Figure 3: Average latency comparison for various scheduling algorithms confirms Sorted-F's empirical advantage on mixed real-world workloads.
Figure 4: Optimal schedule alignment for competitive ratio upper bounding, showing batch structure matching and latency scaling.
Implications and Future Directions
The paper delivers both negative and positive results: classic heuristics falter under realistic request heterogeneity, while Sorted-F and its approximations provide both theoretical and empirical guarantees. The NP-hardness proofs clarify the intrinsic challenge posed by variable-length LLM serving, with the F-metric offering a principled and generalizable approach. The robust competitive ratio bound (48) is non-trivial in the context of online and batch scheduling literature, and the observed empirical latency reductions are substantial (nearly 30% in demonstrative cases).
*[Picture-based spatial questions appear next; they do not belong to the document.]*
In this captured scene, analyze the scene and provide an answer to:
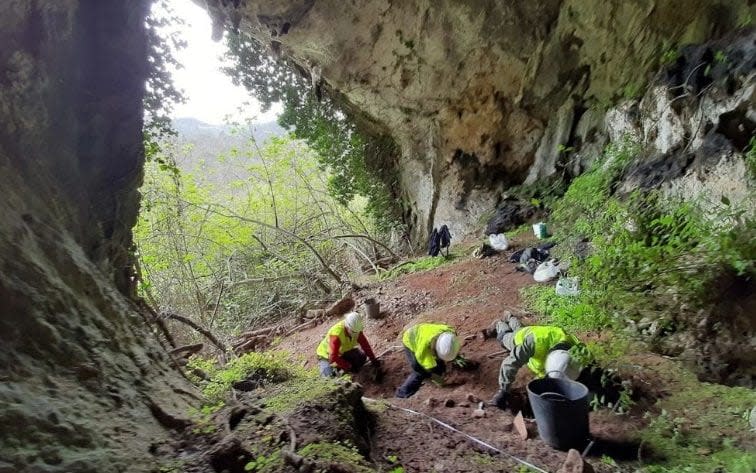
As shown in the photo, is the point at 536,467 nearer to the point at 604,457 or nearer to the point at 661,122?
the point at 604,457

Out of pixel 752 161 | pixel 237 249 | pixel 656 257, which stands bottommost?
pixel 656 257

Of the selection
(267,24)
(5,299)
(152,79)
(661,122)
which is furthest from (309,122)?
(5,299)

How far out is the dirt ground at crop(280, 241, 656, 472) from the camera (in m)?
3.45

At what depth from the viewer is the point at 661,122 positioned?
276 inches

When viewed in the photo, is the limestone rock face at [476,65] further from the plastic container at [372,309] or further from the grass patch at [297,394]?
the grass patch at [297,394]

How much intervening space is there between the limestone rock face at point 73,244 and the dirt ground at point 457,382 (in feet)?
5.95

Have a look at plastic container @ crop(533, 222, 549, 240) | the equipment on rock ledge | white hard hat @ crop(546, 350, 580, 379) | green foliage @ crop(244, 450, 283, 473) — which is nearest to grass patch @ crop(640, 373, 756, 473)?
white hard hat @ crop(546, 350, 580, 379)

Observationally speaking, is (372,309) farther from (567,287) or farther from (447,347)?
(567,287)

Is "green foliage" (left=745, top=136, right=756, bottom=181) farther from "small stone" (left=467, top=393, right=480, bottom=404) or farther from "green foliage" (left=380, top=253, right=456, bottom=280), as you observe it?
"green foliage" (left=380, top=253, right=456, bottom=280)

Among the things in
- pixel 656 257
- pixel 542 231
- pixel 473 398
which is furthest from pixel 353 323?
pixel 542 231

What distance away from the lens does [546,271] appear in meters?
6.97

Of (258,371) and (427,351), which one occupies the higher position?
(258,371)

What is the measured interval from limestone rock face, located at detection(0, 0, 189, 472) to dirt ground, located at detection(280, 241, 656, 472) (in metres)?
1.81

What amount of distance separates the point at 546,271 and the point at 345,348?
3370mm
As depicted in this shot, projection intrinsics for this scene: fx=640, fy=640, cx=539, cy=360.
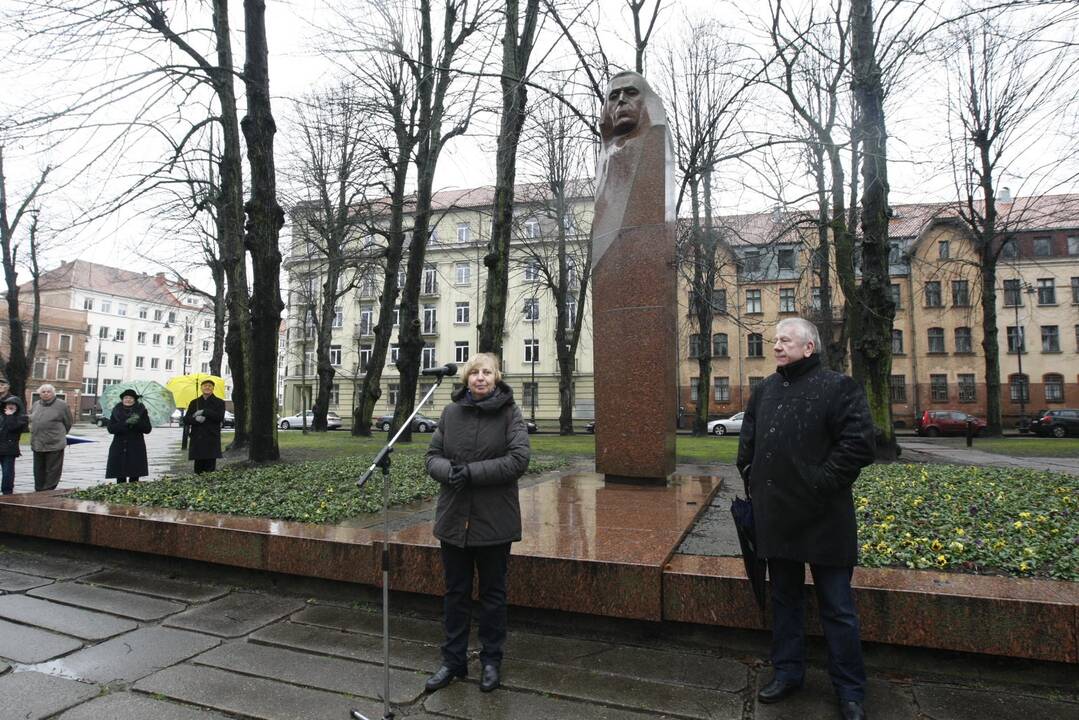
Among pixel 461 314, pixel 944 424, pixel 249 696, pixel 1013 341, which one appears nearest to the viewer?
pixel 249 696

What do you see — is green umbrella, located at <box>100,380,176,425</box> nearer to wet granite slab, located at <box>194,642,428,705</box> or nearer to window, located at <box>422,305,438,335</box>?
wet granite slab, located at <box>194,642,428,705</box>

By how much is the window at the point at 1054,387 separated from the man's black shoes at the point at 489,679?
50.2 metres

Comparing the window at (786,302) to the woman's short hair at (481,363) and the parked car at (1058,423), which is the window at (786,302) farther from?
the woman's short hair at (481,363)

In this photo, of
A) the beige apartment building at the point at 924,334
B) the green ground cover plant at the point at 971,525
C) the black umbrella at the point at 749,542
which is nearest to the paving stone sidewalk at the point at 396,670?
the black umbrella at the point at 749,542

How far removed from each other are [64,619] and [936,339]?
49.9 meters

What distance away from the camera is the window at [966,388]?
139 feet

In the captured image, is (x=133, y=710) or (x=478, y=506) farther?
(x=478, y=506)

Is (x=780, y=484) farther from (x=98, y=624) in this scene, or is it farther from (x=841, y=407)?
(x=98, y=624)

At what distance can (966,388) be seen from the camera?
140 feet

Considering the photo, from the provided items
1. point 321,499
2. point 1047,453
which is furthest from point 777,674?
point 1047,453

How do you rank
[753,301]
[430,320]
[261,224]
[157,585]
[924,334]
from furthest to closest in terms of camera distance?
[430,320] < [753,301] < [924,334] < [261,224] < [157,585]

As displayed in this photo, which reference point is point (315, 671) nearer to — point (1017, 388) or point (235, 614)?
point (235, 614)

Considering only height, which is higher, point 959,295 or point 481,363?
point 959,295

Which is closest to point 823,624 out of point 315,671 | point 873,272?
A: point 315,671
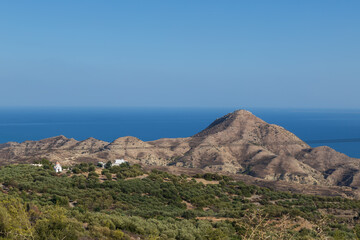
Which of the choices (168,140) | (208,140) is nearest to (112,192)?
(208,140)

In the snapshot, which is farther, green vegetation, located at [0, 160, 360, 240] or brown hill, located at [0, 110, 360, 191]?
brown hill, located at [0, 110, 360, 191]

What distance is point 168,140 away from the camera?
103 metres

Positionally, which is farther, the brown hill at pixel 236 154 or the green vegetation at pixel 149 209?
the brown hill at pixel 236 154

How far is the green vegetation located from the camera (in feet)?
51.3

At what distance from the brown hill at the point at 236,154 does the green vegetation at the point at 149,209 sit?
29.7 metres

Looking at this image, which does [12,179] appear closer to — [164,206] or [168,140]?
[164,206]

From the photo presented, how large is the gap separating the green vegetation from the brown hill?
97.5 feet

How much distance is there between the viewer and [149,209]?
95.3 feet

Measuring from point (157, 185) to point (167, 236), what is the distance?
64.2ft

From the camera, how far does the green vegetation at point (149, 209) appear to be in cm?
1565

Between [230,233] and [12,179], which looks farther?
[12,179]

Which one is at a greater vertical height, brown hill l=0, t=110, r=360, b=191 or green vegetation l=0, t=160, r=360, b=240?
green vegetation l=0, t=160, r=360, b=240

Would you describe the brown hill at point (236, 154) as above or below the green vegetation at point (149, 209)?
below

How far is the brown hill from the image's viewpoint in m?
74.8
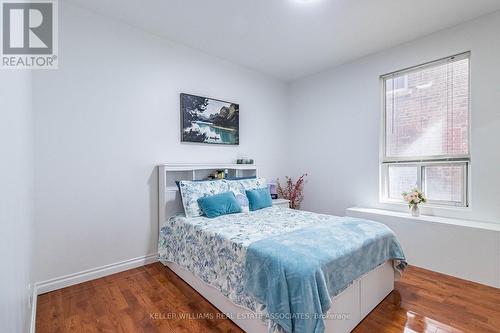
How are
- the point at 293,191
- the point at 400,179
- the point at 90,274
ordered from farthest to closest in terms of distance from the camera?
the point at 293,191 < the point at 400,179 < the point at 90,274

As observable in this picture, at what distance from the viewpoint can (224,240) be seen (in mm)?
1940

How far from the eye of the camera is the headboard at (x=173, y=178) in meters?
2.88

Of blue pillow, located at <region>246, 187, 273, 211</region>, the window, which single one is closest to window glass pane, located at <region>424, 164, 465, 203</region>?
the window

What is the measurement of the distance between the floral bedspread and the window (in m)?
1.59

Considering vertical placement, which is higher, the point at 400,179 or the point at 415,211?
the point at 400,179

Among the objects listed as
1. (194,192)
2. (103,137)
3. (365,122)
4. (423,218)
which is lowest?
(423,218)

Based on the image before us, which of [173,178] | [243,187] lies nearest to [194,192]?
[173,178]

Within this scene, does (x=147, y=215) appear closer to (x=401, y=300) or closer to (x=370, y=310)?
(x=370, y=310)

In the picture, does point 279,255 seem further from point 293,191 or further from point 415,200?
point 293,191

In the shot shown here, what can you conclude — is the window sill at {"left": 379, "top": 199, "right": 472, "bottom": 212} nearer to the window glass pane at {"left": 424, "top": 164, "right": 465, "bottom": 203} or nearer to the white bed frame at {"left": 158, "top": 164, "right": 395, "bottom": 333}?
the window glass pane at {"left": 424, "top": 164, "right": 465, "bottom": 203}

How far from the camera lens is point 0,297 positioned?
67 centimetres

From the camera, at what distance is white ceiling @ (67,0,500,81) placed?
2.40m

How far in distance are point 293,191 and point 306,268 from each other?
10.2 ft

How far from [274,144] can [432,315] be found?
10.5ft
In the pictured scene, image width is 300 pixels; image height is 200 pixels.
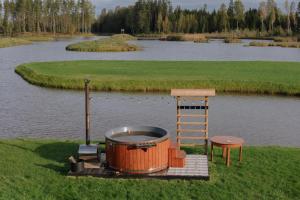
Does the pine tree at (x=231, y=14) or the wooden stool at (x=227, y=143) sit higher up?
the pine tree at (x=231, y=14)

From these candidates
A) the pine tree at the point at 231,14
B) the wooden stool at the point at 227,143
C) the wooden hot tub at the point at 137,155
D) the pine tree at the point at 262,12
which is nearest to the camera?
the wooden hot tub at the point at 137,155

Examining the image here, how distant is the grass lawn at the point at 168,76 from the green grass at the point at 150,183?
22.2 meters

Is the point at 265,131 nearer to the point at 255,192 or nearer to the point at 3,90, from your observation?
the point at 255,192

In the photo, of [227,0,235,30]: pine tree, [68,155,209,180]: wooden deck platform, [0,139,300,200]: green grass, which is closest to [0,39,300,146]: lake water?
[0,139,300,200]: green grass

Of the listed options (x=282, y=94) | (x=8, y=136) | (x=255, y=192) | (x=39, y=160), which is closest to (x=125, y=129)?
(x=39, y=160)

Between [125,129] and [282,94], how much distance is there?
2459cm

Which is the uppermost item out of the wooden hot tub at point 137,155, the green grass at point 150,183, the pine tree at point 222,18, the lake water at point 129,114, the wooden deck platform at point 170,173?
the pine tree at point 222,18

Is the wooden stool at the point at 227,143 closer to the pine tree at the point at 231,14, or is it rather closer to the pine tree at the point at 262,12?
the pine tree at the point at 262,12

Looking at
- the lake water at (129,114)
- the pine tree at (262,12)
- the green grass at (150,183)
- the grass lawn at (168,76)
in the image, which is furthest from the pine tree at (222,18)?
the green grass at (150,183)

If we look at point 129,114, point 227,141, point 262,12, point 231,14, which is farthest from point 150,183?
point 231,14

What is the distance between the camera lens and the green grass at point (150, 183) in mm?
13578

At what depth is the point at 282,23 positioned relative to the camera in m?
187

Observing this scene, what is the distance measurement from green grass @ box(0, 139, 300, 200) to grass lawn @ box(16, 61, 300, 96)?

The implications extend to architectures with multiple workers, time-based arrivals, and joint prompt/output optimization. The theoretical methods may further inform resource-aware LLM systems where memory and latency constraints are stringent. As prompt engineering and long-context inference advance, dynamic schedule adaptation and memory-aware batching will remain key research frontiers.
Conclusion
This work rigorously analyzes and addresses LLM serving optimization under variable-length inputs and outputs, proving NP-hardness and quantifying the suboptimality of standard scheduling strategies. The Sorted-F algorithm and its approximation suite provide constant-factor performance guarantees and practical throughput gains, supported by comprehensive simulation on real workloads. The proposed metric-based batching paradigm advances both theoretical scheduling analysis and real-world LLM infrastructure design, with clear pathways for future expansion and integration into scalable inference platforms.
Reference: "LLM Serving Optimization with Variable Prefill and Decode Lengths" (2508.06133).